Supplied material:
◆ ◆ ◆ ◆ ◆

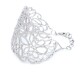 Pulsera en oro blanco 18k y brillantes Pulsera en oro blanco 18k y brillantes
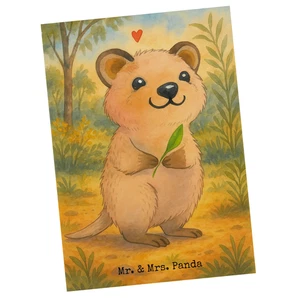 Postkarte Quokka Happy Design - Geschenk Einladung Gute Laune Verschieben Ti.. - Bild 1 von 5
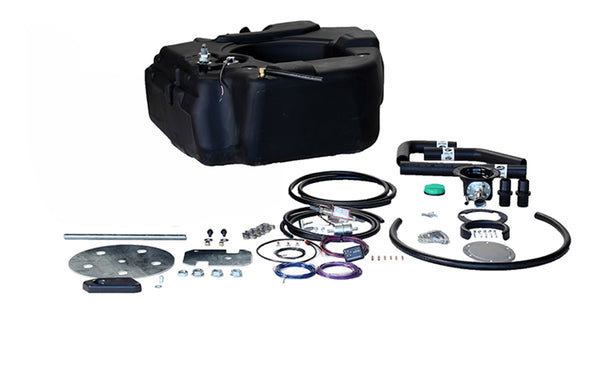 Spare Tire AUX Fuel System-30 Gallon extra heavy duty, cross-linked polyethylene fuel tank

◆ ◆ ◆ ◆ ◆

Exercise prompt:
Produce a verbatim transcription of every line in the listing, images omitted.

Solution to the exercise:
 Pulsera en oro blanco 18k y brillantes Pulsera en oro blanco 18k y brillantes
 Postkarte Quokka Happy Design - Geschenk Einladung Gute Laune Verschieben Ti.. - Bild 1 von 5
 Spare Tire AUX Fuel System-30 Gallon extra heavy duty, cross-linked polyethylene fuel tank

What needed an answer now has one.